The European Union's ratification of the major international treaty on disability rights is a significant milestone in the global effort to promote the rights of people with disabilities, Human Rights Watch said today. The EU officially joined the International Convention on the Rights of Persons with Disabilities on December 23, 2010, becoming the first intergovernmental organization to sign on to any human rights treaty and take on its binding obligations.
"The EU ratification of the Disability Rights Convention sends a clear message that disability rights are a priority in the region and worldwide," said Shantha Rau Barriga, disability rights researcher and advocate at Human Rights Watch. "All EU members and future members should now ratify the treaty and align their laws and practices with its standards."
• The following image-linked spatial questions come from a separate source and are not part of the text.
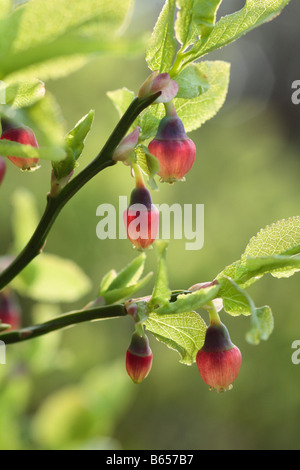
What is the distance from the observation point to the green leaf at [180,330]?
575 mm

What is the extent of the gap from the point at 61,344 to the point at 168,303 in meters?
3.51

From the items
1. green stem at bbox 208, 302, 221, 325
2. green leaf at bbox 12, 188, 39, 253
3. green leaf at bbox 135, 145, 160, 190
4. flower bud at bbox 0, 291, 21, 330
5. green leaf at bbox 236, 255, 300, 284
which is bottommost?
green stem at bbox 208, 302, 221, 325

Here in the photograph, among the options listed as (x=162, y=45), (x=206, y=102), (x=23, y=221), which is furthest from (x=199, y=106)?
(x=23, y=221)

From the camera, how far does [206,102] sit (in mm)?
656

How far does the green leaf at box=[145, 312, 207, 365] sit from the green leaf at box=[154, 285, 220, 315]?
49mm

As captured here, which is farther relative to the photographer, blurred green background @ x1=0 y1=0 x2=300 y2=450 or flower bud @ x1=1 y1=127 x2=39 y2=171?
blurred green background @ x1=0 y1=0 x2=300 y2=450

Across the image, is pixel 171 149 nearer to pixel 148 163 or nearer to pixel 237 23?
pixel 148 163

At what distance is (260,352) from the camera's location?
3646mm

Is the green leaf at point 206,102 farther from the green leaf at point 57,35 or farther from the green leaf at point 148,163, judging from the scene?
the green leaf at point 57,35

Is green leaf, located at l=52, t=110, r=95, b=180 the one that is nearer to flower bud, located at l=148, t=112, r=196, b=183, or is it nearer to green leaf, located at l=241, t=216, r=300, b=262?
flower bud, located at l=148, t=112, r=196, b=183

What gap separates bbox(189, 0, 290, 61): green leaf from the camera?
0.54m

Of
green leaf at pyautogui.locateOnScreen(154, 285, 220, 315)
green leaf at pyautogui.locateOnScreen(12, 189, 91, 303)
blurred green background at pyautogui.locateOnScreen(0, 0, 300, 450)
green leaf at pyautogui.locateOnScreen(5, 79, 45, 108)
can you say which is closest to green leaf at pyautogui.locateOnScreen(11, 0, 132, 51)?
green leaf at pyautogui.locateOnScreen(5, 79, 45, 108)

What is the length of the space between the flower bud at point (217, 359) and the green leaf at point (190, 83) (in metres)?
0.22

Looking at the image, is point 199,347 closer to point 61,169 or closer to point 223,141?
point 61,169
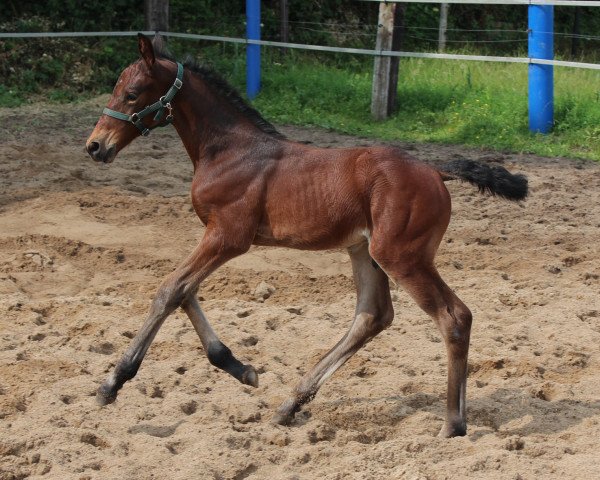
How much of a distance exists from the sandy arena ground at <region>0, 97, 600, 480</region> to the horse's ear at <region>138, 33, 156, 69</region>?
171 centimetres

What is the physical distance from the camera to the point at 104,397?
471cm

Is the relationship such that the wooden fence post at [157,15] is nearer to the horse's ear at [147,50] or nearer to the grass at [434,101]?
the grass at [434,101]

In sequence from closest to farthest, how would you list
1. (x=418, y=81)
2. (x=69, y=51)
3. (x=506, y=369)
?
(x=506, y=369), (x=418, y=81), (x=69, y=51)

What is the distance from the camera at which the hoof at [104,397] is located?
4703 millimetres

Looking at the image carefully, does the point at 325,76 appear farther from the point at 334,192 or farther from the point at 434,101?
the point at 334,192

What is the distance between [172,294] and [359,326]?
976mm

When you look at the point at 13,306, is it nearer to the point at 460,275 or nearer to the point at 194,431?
the point at 194,431

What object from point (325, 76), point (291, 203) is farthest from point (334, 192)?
point (325, 76)

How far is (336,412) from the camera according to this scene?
4.85 metres

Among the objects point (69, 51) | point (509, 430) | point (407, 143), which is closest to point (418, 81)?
point (407, 143)

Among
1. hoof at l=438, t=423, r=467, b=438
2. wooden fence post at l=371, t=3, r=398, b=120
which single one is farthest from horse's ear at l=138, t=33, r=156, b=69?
wooden fence post at l=371, t=3, r=398, b=120

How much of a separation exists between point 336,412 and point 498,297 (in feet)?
6.82

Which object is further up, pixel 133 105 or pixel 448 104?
pixel 133 105

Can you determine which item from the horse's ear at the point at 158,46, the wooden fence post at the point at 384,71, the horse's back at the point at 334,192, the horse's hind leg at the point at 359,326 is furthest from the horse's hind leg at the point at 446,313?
the wooden fence post at the point at 384,71
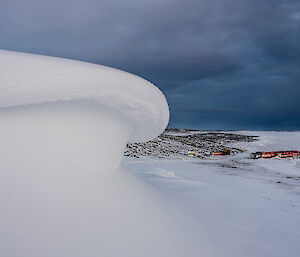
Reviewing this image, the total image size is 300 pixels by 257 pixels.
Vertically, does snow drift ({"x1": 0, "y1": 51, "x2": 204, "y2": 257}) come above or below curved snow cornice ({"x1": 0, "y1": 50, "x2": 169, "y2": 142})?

The Disability Rights Convention, which entered into force in May 2008, is the first international human rights treaty specifically related to the rights of people with disabilities. By ratifying the treaty, countries pledge to uphold non-discrimination and other protections and to provide people with disabilities services they need to participate fully in society. The convention has been ratified by 96 countries as well as the European Union.
In addition to joining the Disability Rights Convention, the EU is in the process of joining the European Convention on Human Rights, administered by a separate intergovernmental organization, the Council of Europe.
Joining the Disability Rights Convention obliges EU institutions, including the European Commission, Parliament, Council, and Court of Justice, to uphold disability rights. But it does not automatically make the convention binding in individual EU member states. That requires separate ratification by each country.
Eleven of the 27 EU members have yet to ratify the convention, including Bulgaria, Cyprus, Estonia, Finland, Greece, Ireland, Luxembourg, Malta, the Netherlands, Poland, and Romania, although all have signed. Among European countries seeking EU membership, Bosnia and Herzegovina, Croatia, Montenegro, Serbia, and Turkey have ratified the convention, while Albania, the Former Yugoslav Republic of Macedonia, Iceland, and Kosovo have not.
Joining the convention is only one step towards securing the rights of persons with disabilities. Research by Human Rights Watch and European disability rights organizations has shown that people with disabilities throughout Europe, including those in countries that have joined the treaty, face a number of barriers to full realization of their rights.
"The EU should ensure that all member states join and implement the convention and set an example by fully respecting the rights of people with disabilities," Barriga said. "In its discussions with other countries, the EU needs to push for stronger legislation, better policies, and more inclusive programs."
The EU first committed to join the Disability Rights Convention by signing the treaty in March 2007. On December 2, 2010, the Council of the European Union, a body composed of representatives from each member state, removed the last legal barrier to joining the treaty by agreeing on a code of conduct that will regulate member state interaction with the European Commission concerning the Disability Rights Convention.